Faced with growing concerns from the industry and clearer evidence on the consequences of implementation of PSD2’s authentication rules, the European Banking Authority published an opinion on the elements of strong customer authentication under PSD2 on 21 June.
The Communication is two-fold. It provides a non-exhaustive list of the authentication approaches currently observed in the market and states whether or not they are considered to be SCA compliant. The EBA also provides clarification on authentication elements and the new protocol 3DS 2.0, which could have been treated as an inherence factor. The EBA considers for the moment that this is not the case, but that it could evolve as more (inherence) data points get inserted in the future version of 3DS.

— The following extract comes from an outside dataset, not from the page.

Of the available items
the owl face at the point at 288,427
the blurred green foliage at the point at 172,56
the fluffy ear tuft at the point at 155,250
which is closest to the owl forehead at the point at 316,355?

In the opinion, the EBA also responds to the concerns about market preparedness, by clarifying that the EBA is legally not able to postpone an application date that is set out in EU law. It, however, acknowledges the complexity of the payments markets across the EU and the challenges arising from the changes that are required, in particular, by actors that are not payment service providers (PSPs) such as e-merchants.
The EBA, therefore, accepts to grant some supervisory flexibility to NCAs, that may decide to work with PSPs and relevant stakeholders, including consumers and merchants, to provide limited additional time. This supervisory flexibility is available under the condition that PSPs have set up a migration plan, have agreed on the plan with their NCA, and will execute the plan in an expedited manner. The EBA does not set hard deadlines for the migration plans, which could create challenges if the migration plans from one NCA to another varies significantly (which is something we are already witnessing).